++++ Document ++++

NMR Phase Error Correction with New Modelling Approaches

Abstract

Nuclear Magnetic Resonance (NMR) spectroscopy is a highly sensitive analytical technique essential for precise molecular identification and quantification. However, accurate results depend on effective pre-processing to correct for various types of errors. Phase error correction, in particular, is crucial for ensuring the reliability of NMR data. Current methods often rely on a single linear model, which may not adequately address all types of phase errors. As a result, this limitation frequently requires manual intervention, making the process both time-consuming and prone to errors. To address these limitations, we propose three modelling approaches for NMR phase error correction: nonlinear shrinkage, multiple models, and a new optimization function called delta absolute net minimization (DANM). Our comparison of seven methods revealed that nonlinear shrinkage outperformed others in both simulated spectra and a diabetes study, followed by multiple models with DANM. Additionally, our spike-in experiments demonstrated that DANM performed quite well in both single and multiple models. Our nonlinear shrinkage approach is a simple yet effective solution. We provide an open-source R package, NMRphasing, available on CRAN (https://cran.r-project.org/web/packages/NMRphasing/) and on GitHub (https://github.com/ajiangsfu/NMRphasing).

++++ Data extract ++++

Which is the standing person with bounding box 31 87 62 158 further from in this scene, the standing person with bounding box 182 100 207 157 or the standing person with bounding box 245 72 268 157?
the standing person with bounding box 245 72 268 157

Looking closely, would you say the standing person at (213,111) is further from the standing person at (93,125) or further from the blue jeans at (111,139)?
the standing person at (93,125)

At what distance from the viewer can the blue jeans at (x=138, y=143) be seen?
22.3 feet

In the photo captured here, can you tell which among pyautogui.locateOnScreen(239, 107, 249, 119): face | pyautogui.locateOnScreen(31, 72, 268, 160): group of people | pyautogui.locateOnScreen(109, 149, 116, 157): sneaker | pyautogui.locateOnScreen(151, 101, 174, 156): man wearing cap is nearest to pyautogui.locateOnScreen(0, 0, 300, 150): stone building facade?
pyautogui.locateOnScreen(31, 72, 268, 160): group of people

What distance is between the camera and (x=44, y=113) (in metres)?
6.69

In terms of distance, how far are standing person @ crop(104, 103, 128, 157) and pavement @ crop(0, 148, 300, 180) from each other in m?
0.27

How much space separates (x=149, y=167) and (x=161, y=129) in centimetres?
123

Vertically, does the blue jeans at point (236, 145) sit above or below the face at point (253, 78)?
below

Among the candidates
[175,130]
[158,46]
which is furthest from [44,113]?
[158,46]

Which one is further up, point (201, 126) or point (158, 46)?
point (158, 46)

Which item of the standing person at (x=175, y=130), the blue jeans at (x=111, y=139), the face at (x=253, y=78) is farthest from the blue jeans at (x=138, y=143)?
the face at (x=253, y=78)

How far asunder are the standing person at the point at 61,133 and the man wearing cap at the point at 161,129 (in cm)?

++++

> _Exercise details_
Answer these questions using the NMR phase correction abstract above.
(a) On what kind of model do current phase correction methods often rely?
(b) What does the abbreviation DANM stand for?
(c) What is the name of the open-source R package the abstract provides?

> _Complete answer_
(a) A single linear model.
(b) Delta absolute net minimization.
(c) NMRphasing.